**Brief 1**. Using the article on Benji's seed round, decide whether each statement agrees with it: (a) Hyde Park Venture Partners led the seed round; (b) REEF Technology acquired 2ndKitchen in 2021; (c) the global loyalty industry is put at $200 billion. Answer yes or no for each, quoting the words that decide it.
**Brief 2**. According to the article on Benji's seed round, who co-founded Benji?
**Brief 3**. Write the next paragraph of the article on Benji's seed round, picking up after its final sentence.

**Source document**.
>>

Benji Raises $6.25M Seed Round to Become the Plaid of Loyalty Programs

Benji, the Chicago and New York‑based startup building infrastructure for loyalty partnerships, has closed a $6.25 million seed funding round led by Preface Ventures and Atinc, with participation from Great North Ventures, M25, and Hyde Park Venture Partners. The announcement came on May 19, 2026, and positions Benji as a direct attempt to solve one of the most persistent and expensive operational problems in the $200 billion global loyalty industry: every new partnership between two brands still requires a custom integration built from scratch.
The founding team is not new to building infrastructure for complex multi‑party ecosystems. Co‑founders Nick Anastasiades, Jon Elron, and Arik Gaisler previously built 2ndKitchen, a food‑service infrastructure startup that was acquired by REEF Technology in 2021. The experience of connecting restaurants, ghost kitchens, and food ordering platforms through a shared operational layer gave the team a direct prior education in exactly the kind of multi‑sided integration problem they are now solving in loyalty.

<<

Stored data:
>>

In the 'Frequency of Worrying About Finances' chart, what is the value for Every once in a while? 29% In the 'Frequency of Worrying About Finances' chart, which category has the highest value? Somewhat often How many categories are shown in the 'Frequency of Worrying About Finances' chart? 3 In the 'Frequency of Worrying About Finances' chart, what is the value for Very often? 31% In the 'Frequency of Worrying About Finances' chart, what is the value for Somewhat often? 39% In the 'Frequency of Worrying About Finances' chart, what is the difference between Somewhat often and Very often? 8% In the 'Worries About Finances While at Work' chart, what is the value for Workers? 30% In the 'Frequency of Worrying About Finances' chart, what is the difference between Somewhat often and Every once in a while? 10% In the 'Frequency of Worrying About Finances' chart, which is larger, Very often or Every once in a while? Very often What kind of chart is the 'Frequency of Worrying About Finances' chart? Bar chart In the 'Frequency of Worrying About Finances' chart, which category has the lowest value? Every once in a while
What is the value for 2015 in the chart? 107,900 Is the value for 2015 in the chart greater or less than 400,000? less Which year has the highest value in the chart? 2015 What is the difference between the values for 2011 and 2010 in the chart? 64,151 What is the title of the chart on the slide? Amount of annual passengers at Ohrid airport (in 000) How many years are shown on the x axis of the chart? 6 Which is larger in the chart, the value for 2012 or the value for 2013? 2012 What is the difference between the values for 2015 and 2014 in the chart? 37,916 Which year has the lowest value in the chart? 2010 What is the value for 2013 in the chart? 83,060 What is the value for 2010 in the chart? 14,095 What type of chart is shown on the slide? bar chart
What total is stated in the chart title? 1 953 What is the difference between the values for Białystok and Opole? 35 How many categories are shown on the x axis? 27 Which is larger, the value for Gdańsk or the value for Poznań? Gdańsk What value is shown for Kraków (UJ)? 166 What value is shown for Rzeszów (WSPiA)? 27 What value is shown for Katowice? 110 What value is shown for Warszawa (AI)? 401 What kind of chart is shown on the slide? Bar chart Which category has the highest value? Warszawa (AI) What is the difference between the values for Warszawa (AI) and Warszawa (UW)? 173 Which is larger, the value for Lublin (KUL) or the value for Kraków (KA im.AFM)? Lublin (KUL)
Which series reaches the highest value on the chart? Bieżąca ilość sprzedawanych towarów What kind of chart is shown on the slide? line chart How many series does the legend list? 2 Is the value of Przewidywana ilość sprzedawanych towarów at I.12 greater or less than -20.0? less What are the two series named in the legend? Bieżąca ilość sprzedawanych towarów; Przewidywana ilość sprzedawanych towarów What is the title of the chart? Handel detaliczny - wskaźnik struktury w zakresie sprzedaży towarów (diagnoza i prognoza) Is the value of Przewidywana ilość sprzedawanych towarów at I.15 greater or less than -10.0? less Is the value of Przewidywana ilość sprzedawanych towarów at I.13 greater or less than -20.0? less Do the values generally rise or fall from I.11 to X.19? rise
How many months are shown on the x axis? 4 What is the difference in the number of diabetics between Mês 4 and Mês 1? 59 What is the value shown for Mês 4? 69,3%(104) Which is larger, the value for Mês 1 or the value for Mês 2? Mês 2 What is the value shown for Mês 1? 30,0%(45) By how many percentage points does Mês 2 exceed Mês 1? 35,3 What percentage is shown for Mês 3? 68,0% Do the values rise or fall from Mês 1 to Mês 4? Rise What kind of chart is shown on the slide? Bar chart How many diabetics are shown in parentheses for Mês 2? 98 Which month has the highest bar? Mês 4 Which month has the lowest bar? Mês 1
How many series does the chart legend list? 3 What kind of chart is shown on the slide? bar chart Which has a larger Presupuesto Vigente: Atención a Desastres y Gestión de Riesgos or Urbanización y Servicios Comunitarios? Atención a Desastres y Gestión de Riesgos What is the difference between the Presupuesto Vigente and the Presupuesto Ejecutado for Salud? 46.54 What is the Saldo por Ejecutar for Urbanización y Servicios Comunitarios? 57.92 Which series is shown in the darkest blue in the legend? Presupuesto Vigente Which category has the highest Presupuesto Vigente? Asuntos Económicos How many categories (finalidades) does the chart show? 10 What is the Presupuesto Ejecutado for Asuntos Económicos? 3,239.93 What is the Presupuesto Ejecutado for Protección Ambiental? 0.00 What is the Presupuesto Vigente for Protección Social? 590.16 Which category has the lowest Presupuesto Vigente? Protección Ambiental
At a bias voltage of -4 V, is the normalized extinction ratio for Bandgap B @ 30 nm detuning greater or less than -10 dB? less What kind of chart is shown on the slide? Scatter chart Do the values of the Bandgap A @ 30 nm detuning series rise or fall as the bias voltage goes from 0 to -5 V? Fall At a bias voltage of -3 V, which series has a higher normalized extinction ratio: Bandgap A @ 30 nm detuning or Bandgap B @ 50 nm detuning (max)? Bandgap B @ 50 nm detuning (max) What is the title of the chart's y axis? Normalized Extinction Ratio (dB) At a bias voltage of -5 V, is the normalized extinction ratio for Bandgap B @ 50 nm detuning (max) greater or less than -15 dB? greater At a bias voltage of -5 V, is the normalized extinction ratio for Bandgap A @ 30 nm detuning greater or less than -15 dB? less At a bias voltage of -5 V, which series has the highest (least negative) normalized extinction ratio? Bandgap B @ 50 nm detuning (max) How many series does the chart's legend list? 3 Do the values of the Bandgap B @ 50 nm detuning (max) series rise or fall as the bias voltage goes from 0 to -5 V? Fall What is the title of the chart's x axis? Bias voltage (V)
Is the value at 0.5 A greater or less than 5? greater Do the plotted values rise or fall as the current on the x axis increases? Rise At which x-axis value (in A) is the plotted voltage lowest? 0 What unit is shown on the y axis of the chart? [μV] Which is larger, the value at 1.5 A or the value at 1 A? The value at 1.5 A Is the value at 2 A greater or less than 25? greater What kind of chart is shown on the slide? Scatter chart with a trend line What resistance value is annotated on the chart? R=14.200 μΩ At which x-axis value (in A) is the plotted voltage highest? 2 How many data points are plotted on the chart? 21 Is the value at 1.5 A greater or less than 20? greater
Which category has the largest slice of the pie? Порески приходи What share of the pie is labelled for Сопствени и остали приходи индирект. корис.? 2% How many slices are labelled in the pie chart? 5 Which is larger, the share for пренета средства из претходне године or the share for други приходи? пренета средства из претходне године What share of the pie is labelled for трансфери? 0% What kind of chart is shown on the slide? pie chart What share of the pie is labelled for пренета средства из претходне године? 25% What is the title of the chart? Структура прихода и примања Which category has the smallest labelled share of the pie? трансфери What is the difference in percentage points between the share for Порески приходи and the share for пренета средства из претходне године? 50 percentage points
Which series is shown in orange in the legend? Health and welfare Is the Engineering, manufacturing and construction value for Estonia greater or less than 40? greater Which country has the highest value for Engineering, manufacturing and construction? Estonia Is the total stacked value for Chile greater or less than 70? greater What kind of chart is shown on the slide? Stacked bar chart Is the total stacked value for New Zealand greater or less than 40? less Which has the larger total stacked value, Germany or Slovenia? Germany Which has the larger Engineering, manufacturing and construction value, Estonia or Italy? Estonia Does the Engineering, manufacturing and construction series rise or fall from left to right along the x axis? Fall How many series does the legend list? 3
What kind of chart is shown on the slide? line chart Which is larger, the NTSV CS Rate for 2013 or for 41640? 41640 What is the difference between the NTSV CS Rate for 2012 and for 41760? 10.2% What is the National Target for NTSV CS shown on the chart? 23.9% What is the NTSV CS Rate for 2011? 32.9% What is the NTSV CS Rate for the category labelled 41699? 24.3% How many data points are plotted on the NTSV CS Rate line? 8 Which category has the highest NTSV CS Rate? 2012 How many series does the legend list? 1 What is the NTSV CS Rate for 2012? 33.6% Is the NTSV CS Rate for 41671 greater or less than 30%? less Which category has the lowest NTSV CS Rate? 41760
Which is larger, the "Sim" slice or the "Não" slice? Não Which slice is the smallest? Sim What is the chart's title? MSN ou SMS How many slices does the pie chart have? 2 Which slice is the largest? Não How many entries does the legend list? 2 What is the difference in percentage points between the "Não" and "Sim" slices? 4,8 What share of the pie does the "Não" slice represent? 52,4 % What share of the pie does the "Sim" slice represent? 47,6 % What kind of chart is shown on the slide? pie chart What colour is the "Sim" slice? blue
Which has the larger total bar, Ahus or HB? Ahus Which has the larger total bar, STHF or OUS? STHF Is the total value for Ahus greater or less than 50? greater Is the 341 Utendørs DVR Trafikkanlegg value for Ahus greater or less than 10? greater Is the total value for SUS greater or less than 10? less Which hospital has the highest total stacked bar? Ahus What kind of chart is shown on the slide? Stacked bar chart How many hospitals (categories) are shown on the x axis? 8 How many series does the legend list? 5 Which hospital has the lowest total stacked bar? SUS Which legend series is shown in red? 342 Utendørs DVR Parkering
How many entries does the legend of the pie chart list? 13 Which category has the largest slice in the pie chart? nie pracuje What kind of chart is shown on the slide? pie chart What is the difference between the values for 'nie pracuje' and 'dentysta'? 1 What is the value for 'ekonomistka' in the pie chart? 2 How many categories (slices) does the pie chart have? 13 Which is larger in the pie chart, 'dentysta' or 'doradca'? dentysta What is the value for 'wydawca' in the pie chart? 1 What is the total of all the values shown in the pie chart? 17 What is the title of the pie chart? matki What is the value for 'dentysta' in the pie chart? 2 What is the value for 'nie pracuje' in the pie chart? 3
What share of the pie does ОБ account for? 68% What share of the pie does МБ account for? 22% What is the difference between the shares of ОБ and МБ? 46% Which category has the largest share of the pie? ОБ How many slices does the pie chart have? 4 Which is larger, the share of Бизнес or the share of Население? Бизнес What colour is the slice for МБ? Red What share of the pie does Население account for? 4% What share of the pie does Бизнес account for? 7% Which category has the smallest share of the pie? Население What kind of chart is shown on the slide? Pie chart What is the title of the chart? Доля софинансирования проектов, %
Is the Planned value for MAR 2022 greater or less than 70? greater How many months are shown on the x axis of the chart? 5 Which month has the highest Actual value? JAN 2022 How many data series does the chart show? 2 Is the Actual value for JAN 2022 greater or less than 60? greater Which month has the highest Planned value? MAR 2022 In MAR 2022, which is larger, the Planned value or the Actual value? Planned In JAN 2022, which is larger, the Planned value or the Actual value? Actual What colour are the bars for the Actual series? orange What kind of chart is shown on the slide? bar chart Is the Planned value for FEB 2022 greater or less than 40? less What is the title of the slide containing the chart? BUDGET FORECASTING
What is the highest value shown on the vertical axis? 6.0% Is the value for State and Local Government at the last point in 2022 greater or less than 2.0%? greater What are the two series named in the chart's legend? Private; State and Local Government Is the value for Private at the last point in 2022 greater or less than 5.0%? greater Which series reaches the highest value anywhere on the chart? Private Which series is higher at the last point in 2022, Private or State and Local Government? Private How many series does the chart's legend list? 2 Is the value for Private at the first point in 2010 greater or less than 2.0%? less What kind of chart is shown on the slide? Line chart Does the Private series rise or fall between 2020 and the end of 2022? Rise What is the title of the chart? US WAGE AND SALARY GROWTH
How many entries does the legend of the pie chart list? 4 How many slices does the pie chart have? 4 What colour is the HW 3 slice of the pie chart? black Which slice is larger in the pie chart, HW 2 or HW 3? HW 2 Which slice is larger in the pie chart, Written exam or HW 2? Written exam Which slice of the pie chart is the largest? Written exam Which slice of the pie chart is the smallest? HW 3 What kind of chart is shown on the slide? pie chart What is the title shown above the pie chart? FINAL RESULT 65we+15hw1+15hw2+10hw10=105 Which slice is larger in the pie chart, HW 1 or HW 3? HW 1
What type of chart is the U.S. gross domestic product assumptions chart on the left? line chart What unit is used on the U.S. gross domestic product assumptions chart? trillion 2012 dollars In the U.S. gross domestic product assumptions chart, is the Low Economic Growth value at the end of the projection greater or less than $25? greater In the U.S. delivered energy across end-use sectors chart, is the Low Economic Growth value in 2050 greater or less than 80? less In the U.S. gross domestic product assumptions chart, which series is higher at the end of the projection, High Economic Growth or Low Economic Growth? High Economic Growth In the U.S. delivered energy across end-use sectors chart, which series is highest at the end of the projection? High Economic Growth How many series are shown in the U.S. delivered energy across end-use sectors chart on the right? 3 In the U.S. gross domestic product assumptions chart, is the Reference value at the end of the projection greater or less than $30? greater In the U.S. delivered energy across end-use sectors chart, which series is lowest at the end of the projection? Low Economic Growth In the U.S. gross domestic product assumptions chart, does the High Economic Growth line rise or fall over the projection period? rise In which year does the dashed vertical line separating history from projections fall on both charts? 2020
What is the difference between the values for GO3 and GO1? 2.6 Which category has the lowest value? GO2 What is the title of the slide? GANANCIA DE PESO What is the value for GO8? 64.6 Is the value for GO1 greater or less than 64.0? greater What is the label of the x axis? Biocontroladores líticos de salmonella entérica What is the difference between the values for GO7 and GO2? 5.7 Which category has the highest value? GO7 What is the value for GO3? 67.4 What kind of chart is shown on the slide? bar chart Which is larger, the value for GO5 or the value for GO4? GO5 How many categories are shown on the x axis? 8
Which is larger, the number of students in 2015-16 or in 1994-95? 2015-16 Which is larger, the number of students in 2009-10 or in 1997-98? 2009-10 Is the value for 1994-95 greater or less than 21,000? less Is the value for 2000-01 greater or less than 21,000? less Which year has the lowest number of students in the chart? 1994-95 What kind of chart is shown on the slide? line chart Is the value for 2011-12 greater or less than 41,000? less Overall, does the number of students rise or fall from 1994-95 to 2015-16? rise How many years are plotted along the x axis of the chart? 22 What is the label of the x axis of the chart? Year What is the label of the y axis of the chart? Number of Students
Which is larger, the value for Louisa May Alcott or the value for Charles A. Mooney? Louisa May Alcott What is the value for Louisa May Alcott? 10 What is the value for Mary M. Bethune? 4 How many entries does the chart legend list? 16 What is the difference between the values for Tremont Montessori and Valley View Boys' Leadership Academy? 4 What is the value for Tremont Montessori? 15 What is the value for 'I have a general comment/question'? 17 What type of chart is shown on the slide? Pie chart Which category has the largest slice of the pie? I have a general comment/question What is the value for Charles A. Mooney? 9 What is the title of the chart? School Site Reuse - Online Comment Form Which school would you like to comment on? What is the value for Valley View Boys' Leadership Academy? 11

<<

**Written answer 1**.
(a) No: "led by Preface Ventures and Atinc, with participation from Great North Ventures, M25, and Hyde Park Venture Partners"
(b) Yes: "acquired by REEF Technology in 2021"
(c) Yes: "the $200 billion global loyalty industry"

**Written answer 2**. Nick Anastasiades, Jon Elron, and Arik Gaisler.

**Written answer 3**.
The Problem With How Loyalty Partnerships Actually Work Today
Loyalty programs are one of the most effective tools in consumer marketing. Airlines, hotels, retailers, credit card companies, and consumer brands have collectively spent billions building points economies that keep customers engaged, drive repeat purchase, and create switching costs that are measurably difficult for competitors to overcome.
The commercial appeal of connecting two loyalty programs is obvious. An airline whose members can earn miles at a retail partner, or a hotel group whose points can transfer to a restaurant chain, gives members more reasons to stay engaged with both programs. The brands involved get access to each other's customer bases through a trust structure, the shared loyalty program, that a paid advertisement cannot replicate.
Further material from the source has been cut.